Extract

***

Subject Re: Help with splitting a string in Firebird SQL
Author Norbert Saint Georges
> - OLD HWY 11 / - OAK GROVE RD CITYNAME
>
> I need to convert this data into a format like: OLD HWY 11 AT OAK GROVE RD
> in one column and CITYNAME in a second column. My right(i.incident_location,
> position(' ', reverse(i.incident_location))) should be sufficient for the
> CITYNAME, but I have no idea how to write the syntax to convert the first
> column.
>
> Any help would be greatly appreciated!

Good evening,
 
the mechanics below works, you can turn it into a usable function in
your queries but it would be lighter to write a UDR.

execute block
returns (address varchar(100), city varchar(50))

***

Available data
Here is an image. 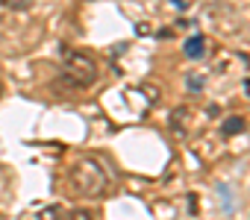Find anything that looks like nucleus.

***

Task statement
Rewrite the paragraph in the Firebird SQL thread that begins "I need to convert this data" as a shorter version that keeps its main facts.

Expected answer
The goal is to put "OLD HWY 11 AT OAK GROVE RD" in one column and CITYNAME in a second. The expression right(i.incident_location, position(' ', reverse(i.incident_location))) should handle CITYNAME, but the poster does not know the syntax for converting the first column.